Finalmente, el Papa Francisco descansa en su última morada.
Hoy quiero intentar expresar lo que su partida provocó en mí, en ese cristiano imperfecto que habita dentro mío.
No soy el mejor de los creyentes —lo sé—, aunque, como suele pasar cuando nos golpea el dolor, por un momento, en este momento, todos nos sentimos cristianos, todos somos cristianos. Así somos, exististas, frágiles.

¿Qué puedo decir yo que no hayan dicho ya las grandes plumas del mundo? ¿Qué puede agregar este humilde periodista a las páginas ya escritas sobre Jorge Mario Bergoglio, ese desconocido cardenal argentino que, en un acto que sorprendió al mundo, se convirtió en el Papa número 266 de la Iglesia Católica, un 13 de marzo de 2013, y que finalizó su apostolado el lunes 21 de abril, a las 7:35 de la mañana, hora argentina, 3,35 hora de Italia.

Aquel lunes 21 comenzó como cualquier otro.

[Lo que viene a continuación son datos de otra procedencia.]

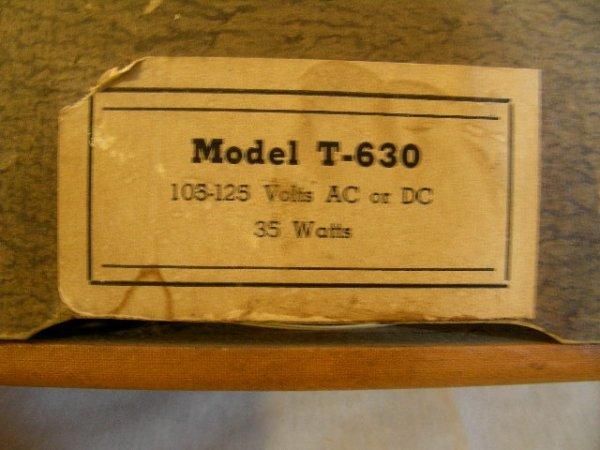 310: VINTAGE AIR CASTLE RADIO MODEL T-630 2 KNOBS - 5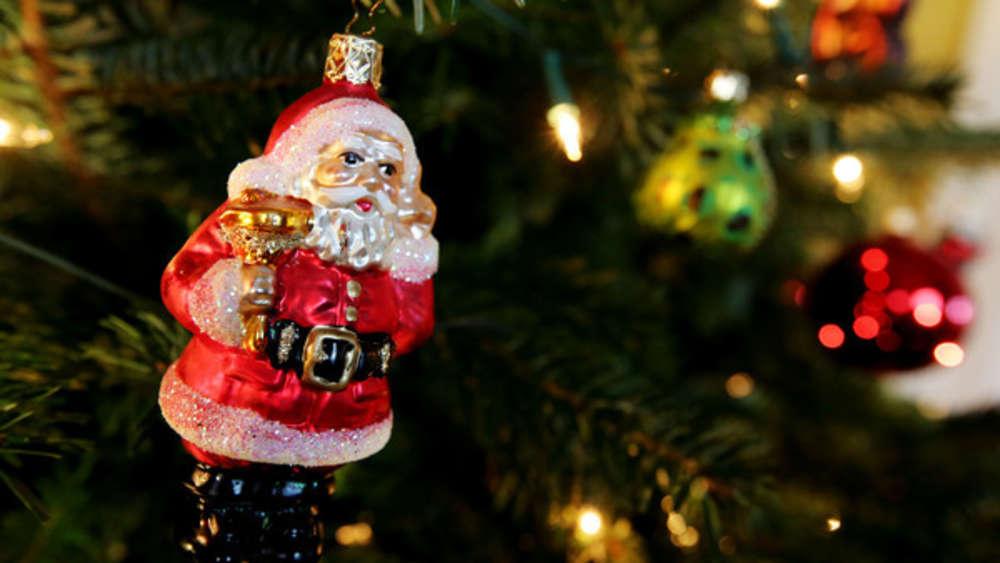 Weihnachtsfeier Mitarbeiter.Chef Bedankt Sich Bei Team Mit Einer Weihnachtsfeier Die Sich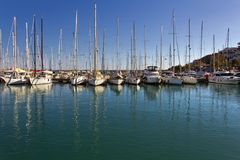 Varende boten die in jachthaven in een zonnige dag worden verankerd royalty-vrije stock afbeelding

Me desperté a las seis, programado para una reunión a las siete. No prendí la televisión, cosa rara en mí. Y a las 7:05, quien venía a reunirse conmigo llegó con un comentario que me golpeó de lleno:
—Qué manera de empezar la semana, ¿no?
—¿Por? —pregunté, distraído.
—Por la muerte del Papa.

Me disculpé casi sin pensar y corrí a mi computadora. Mientras tecleaba, entre cables y titulares, las lágrimas empezaron a deslizarse solas por mis mejillas. No hubo gritos, ni exclamaciones, ni puños crispados. Solo ese llanto silencioso que brota cuando el alma se reconoce vulnerable ante una pérdida que no es personal, pero sí profundamente íntima.

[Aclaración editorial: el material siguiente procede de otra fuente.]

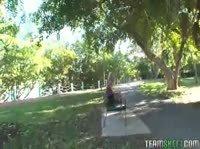 Извращенец встречает молодую пару в парке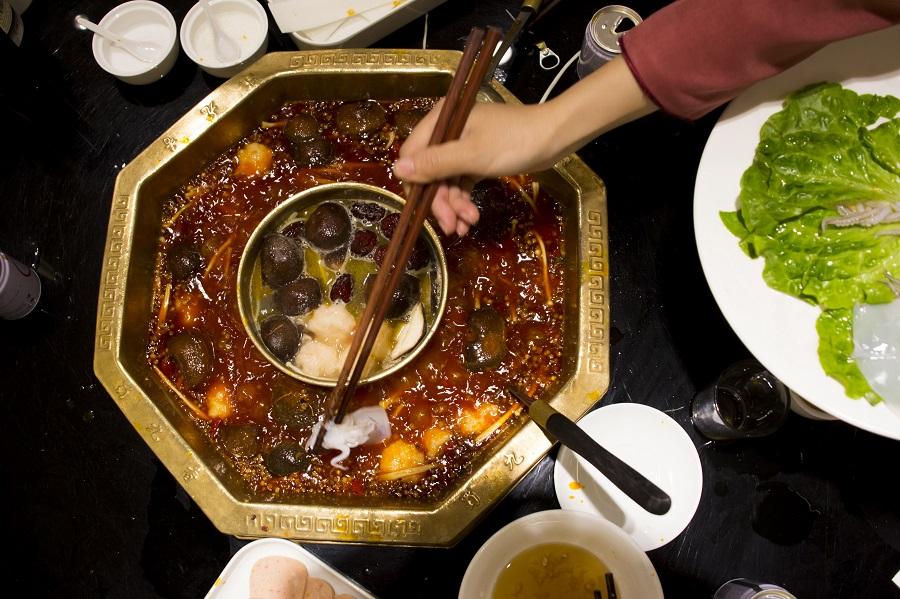 La comida china suele llevar potentes salsas picantes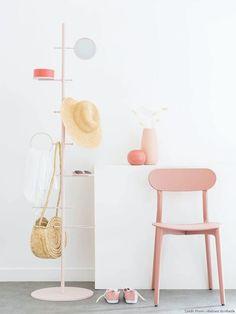 Soldes été 2020 Maisons du Monde : les pièces à shopper ! Coat Hanger Hooks, Coat Stands, Aesthetic Rooms, House Entrance, Colorful Interiors, Color Inspiration, Wardrobe Rack, Mirror, Pink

Francisco, ese “amado desconocido” que había aprendido a admirar desde una pequeña ciudad perdida en el mundo, ya no estaba.

Seguí trabajando, como correspondía. Pero el día ya tenía otro color: el de la desazón.
La noticia no me sorprendía, porque Francisco venía anunciando su partida. Y, aún así, el corazón no entiende de avisos ni de despedidas programadas.

Hoy, varios días después, luego de la noche en vela acompañando su despedida a la distancia, las lágrimas rebeldes volvieron a aparecer, escoltando las imágenes de su adiós.

Y entonces me pregunto:
¿Qué importa si fueron 250 mil los que lo despidieron en la capilla ardiente o si hoy fueron 400 mil los que lo despidieron en Roma?
¿Qué importa cuántas cámaras lo filmaron o cuántos artículos se escribieron?

Lo que importa es lo que dejó en nosotros.
En quienes, como yo, hicimos nuestro pequeño duelo silencioso, en el rincón del alma donde se honra a los hombres buenos.

Francisco ya no está. Y, sin embargo, Francisco sigue estando. En cada gesto de humildad, en cada palabra de ternura, en cada defensa de los olvidados, su huella sigue latiendo.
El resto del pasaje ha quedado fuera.